While communication stands out as an important component in learning interprofessional collaboration,21 recognizing the points of view of others is also essential in teamwork. The residents appear to have considered themselves more as experts, skilled in communication, whose role was to decide rather than to act as collaborators, with all the skills that such a role implies. These results are consistent with the results of Berger et al22 which highlight the importance of providing residents with learning conflict management. Our results indeed show the relevance for residents to learn strategies for managing conflict.

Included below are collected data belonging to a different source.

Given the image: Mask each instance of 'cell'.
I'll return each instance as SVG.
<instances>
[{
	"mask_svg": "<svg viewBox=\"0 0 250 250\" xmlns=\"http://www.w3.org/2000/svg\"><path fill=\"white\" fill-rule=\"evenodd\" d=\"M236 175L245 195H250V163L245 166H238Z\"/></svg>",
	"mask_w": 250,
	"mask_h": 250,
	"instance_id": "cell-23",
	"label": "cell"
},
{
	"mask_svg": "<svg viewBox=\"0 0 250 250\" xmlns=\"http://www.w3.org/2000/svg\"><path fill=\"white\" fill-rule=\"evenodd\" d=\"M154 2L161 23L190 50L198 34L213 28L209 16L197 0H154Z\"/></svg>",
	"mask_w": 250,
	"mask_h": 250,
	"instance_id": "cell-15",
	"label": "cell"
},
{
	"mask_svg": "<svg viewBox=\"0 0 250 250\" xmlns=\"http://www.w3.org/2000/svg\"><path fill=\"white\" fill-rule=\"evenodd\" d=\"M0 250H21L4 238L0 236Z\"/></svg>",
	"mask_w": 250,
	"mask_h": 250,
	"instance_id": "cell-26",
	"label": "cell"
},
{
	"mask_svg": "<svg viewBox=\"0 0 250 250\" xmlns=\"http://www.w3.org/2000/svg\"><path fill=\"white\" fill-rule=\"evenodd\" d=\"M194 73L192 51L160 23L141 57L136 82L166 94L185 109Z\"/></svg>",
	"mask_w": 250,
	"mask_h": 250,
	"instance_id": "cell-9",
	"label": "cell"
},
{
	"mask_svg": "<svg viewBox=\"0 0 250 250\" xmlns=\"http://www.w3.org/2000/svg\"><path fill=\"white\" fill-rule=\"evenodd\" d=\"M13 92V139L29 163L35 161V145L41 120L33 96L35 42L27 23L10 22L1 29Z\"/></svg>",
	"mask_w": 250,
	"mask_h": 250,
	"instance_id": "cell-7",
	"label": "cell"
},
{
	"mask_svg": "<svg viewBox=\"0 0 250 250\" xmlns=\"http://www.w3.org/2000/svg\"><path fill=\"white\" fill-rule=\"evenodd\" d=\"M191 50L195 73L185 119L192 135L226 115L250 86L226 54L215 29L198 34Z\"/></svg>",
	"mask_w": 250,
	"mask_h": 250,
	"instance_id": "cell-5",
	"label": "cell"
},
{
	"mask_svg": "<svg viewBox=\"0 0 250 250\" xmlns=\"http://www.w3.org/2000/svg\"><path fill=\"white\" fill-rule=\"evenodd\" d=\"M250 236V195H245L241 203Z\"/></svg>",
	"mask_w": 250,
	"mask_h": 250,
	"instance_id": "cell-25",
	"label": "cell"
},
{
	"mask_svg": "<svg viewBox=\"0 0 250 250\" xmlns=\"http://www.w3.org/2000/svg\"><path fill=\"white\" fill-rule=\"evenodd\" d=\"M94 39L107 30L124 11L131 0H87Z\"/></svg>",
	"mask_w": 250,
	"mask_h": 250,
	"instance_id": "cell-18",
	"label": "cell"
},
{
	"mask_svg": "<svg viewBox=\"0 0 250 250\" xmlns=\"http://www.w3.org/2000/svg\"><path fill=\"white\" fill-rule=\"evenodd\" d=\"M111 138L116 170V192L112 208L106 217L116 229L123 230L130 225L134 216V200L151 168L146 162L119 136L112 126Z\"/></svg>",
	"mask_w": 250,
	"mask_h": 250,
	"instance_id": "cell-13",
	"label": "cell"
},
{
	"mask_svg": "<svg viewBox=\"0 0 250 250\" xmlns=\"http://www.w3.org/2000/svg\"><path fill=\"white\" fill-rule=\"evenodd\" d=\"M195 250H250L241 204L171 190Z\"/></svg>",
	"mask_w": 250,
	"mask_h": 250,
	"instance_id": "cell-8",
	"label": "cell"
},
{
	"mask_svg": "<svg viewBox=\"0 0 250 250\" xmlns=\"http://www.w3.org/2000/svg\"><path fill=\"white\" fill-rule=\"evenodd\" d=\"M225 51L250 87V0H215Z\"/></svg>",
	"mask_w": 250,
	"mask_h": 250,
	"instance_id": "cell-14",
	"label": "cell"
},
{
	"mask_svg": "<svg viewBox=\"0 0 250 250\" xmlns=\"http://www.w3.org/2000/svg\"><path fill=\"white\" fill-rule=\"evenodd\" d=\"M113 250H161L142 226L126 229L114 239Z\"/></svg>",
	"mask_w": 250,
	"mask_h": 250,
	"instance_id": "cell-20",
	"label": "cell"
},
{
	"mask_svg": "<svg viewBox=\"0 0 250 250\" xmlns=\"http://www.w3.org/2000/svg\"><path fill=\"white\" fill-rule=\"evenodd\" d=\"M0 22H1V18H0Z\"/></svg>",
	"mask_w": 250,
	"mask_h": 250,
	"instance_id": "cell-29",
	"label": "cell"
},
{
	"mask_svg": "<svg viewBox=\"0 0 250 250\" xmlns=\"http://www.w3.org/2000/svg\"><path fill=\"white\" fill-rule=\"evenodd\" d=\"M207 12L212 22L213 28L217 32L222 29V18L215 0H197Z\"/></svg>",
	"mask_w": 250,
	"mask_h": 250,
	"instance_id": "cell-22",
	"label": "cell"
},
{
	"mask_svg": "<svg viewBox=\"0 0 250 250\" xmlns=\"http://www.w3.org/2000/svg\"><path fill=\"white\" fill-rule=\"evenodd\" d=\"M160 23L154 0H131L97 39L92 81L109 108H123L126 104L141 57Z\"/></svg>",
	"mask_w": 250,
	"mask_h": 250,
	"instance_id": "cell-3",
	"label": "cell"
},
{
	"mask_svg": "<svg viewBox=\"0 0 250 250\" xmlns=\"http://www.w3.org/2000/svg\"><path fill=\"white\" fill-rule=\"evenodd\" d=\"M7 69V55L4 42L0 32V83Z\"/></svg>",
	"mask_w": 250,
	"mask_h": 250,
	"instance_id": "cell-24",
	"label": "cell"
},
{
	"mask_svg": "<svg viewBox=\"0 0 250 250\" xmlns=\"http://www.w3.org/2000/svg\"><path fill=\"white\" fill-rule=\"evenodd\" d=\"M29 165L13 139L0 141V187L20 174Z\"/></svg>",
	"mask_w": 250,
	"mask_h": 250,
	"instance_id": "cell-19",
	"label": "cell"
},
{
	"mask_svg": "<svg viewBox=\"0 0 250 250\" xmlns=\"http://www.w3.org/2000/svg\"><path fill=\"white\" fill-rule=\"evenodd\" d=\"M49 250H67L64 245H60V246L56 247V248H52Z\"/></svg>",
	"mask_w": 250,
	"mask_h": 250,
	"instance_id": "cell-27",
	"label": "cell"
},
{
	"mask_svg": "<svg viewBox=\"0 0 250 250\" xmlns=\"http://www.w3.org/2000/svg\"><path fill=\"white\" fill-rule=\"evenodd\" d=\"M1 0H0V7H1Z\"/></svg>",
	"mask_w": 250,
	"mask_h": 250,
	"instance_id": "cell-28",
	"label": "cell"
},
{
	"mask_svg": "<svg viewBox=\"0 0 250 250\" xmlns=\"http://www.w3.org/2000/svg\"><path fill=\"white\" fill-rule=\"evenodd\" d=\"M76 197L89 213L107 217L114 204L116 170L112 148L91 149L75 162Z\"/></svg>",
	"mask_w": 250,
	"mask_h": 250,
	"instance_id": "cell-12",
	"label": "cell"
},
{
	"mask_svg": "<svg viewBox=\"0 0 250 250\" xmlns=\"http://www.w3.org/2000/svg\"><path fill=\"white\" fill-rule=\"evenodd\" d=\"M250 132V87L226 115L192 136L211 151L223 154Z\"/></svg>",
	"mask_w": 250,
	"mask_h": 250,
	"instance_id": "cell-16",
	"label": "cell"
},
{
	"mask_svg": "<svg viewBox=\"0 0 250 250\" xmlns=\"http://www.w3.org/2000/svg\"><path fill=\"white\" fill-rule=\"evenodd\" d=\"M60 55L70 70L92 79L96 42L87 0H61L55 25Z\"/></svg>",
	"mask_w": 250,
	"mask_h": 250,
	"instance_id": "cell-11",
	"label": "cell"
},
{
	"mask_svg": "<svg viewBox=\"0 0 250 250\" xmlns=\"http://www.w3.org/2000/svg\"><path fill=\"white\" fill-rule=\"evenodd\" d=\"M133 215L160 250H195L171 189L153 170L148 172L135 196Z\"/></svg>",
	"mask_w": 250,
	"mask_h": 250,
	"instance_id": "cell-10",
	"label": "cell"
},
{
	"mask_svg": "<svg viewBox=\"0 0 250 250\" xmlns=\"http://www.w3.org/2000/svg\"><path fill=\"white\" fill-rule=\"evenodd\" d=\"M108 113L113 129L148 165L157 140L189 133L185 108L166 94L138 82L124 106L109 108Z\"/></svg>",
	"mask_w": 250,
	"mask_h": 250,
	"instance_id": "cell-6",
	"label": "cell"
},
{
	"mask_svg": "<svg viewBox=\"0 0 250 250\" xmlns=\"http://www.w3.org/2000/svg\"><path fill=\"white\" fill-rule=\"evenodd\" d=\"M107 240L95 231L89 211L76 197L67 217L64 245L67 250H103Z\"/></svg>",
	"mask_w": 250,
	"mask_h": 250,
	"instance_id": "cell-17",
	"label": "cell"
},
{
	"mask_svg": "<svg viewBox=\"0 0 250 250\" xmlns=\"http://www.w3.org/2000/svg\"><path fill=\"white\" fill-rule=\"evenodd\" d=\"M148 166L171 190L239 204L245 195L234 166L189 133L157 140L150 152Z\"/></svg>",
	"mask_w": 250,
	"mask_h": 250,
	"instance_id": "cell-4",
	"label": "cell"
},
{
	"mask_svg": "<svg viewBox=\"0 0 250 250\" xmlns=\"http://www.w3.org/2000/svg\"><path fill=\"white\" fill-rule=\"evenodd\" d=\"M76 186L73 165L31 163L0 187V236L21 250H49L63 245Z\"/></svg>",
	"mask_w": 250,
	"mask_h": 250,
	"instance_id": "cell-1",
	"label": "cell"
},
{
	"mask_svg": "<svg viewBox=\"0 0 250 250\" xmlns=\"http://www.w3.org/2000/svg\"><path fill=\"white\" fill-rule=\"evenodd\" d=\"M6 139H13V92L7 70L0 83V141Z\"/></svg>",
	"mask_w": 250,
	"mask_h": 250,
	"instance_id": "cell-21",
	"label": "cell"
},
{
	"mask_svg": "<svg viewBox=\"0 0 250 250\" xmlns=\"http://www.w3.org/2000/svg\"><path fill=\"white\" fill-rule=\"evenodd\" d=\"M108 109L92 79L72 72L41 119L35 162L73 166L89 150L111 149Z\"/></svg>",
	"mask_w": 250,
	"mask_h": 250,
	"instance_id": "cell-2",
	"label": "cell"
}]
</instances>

This qualitative exploratory study has limitations. First, the low number of participants does not allow generalization of results since we did not reach a complete saturation of the data. However, this is an exploratory study and the results show the importance of better understanding and fostering the integration of the interprofessional collaboration for residents. There is a potential for representativeness bias in our sample: the participants may have had an interest for the subject of the interprofessional collaboration and it is possible that this influenced their behavior. In addition, the fact that actors were used to play the role of professionals may have an impact on the dynamics of the discussion. Participants may indeed have behaved differently with real experienced professionals. Yet, our results open up future avenues for research aimed at better understanding and fostering the integration of the collaborative role in resident identity. The fact that IPE has been recognized as an essential component in the curricula clearly indicates that the “collaborator” role is not innate in residents and the starting premise is that it can be learned. Not only has IPE’s importance been recognized, but it has been posited that IPE must deal with a variety of issues, including understanding the role of others, communication competencies, and conflict resolution.23 The portrait of the “natural” way of collaborating presented can fuel future research. More specifically, it can contribute to the reflection on the collaborative role as proposed by the CanMEDS physician competency framework, particularly with the addition of milestones in the 2015 version of the framework.


The authors report no conflicts of interest in this work.